For the unit circle path r(t) = (cos t, sin t), the distance traveled from t=0 to t=π is represented by which integral?

• A. ∫_0^π sqrt((dx/dt)^2 + (dy/dt)^2) dt
• B. ∫_0^π (dx/dt) dt
• C. ∫_0^π |dx/dt| dt
• D. ∫_0^π (dy/dt) dt

Answer: (A)

Distance traveled along a parametric curve is found by integrating the speed, which is the magnitude of the velocity vector. For a path x(t), y(t), the distance from t = a to t = b is ∫_a^b sqrt[(dx/dt)^2 + (dy/dt)^2] dt.

Here x(t) = cos t and y(t) = sin t, so dx/dt = -sin t and dy/dt = cos t. The speed is sqrt(sin^2 t + cos^2 t) = 1, since sin^2 t + cos^2 t = 1. Therefore the distance traveled from t = 0 to t = π is ∫_0^π 1 dt = π, which is the arc length of a semicircle of unit radius.

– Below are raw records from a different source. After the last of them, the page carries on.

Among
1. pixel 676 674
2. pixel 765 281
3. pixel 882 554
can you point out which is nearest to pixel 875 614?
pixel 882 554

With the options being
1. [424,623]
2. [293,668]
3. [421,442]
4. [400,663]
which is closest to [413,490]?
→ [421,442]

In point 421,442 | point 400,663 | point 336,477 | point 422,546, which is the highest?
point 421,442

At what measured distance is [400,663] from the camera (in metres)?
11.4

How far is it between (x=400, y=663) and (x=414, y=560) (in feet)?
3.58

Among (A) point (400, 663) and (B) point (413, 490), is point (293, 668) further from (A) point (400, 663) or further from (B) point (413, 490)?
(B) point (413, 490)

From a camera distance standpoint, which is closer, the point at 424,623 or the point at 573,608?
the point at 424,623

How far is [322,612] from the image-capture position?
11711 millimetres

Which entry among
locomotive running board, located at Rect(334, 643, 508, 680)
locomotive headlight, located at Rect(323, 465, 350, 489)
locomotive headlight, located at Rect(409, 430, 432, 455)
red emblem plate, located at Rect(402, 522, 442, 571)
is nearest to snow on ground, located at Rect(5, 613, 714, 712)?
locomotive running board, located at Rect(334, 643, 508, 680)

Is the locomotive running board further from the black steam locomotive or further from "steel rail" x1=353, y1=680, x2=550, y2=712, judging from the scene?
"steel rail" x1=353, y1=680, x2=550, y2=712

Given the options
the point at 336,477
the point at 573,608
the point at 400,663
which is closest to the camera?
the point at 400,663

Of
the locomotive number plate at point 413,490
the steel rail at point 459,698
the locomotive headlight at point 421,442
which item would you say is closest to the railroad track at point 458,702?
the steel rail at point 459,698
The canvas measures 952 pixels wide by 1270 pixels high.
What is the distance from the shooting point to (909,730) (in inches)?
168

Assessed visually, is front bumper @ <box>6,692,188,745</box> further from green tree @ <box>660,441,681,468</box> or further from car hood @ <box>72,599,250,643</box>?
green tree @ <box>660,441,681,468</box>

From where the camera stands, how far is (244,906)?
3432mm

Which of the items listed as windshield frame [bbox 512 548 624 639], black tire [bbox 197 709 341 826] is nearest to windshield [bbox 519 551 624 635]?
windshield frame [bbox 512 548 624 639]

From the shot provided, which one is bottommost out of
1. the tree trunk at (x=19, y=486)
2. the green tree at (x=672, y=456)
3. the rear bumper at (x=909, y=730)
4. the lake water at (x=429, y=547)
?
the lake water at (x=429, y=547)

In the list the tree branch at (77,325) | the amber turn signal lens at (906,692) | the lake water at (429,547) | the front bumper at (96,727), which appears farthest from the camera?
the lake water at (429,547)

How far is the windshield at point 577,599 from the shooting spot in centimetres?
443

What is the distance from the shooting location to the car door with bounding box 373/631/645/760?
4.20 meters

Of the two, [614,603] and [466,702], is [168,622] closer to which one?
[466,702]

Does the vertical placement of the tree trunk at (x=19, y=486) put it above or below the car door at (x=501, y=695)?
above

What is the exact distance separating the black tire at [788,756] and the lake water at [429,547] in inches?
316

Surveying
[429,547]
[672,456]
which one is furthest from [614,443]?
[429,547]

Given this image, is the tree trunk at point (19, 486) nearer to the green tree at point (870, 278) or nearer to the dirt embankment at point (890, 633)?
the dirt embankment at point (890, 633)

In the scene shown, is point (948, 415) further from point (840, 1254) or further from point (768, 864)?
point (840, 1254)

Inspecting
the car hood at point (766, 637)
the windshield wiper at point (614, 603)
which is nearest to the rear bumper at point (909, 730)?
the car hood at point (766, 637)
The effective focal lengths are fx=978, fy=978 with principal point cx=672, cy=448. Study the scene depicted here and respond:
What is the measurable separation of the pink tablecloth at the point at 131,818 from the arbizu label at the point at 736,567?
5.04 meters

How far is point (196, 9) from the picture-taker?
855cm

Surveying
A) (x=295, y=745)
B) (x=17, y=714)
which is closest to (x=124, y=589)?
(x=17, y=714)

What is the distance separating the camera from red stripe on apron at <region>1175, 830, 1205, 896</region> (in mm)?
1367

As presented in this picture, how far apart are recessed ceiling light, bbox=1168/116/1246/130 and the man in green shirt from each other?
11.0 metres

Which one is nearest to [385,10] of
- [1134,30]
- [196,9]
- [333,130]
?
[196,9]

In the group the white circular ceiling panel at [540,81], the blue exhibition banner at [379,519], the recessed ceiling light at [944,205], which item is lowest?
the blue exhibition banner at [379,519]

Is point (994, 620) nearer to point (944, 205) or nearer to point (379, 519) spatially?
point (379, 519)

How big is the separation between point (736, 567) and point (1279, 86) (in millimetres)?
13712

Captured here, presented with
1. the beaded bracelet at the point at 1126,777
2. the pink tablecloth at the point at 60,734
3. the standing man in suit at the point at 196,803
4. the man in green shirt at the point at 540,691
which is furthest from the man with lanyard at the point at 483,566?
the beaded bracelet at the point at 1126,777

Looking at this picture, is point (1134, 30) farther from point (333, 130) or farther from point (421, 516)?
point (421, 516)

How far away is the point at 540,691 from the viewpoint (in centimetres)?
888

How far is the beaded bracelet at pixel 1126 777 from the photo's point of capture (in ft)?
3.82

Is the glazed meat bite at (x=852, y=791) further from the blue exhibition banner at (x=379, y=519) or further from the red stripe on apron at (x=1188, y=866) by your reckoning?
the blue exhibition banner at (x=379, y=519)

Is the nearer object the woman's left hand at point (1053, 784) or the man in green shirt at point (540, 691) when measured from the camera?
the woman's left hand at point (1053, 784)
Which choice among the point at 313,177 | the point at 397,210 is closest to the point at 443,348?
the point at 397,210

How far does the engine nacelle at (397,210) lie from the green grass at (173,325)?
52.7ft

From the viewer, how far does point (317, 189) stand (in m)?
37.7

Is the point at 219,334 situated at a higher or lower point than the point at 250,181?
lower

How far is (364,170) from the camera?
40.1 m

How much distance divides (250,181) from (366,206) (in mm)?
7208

The other expressions don’t measure arc length: ∫_0^π (dx/dt) dt would give x(π) - x(0) = -2, the net horizontal change. ∫_0^π |dx/dt| dt gives the total horizontal distance moved, which would be 2, not the actual path length. ∫_0^π (dy/dt) dt gives y(π) - y(0) = 0, the net vertical change.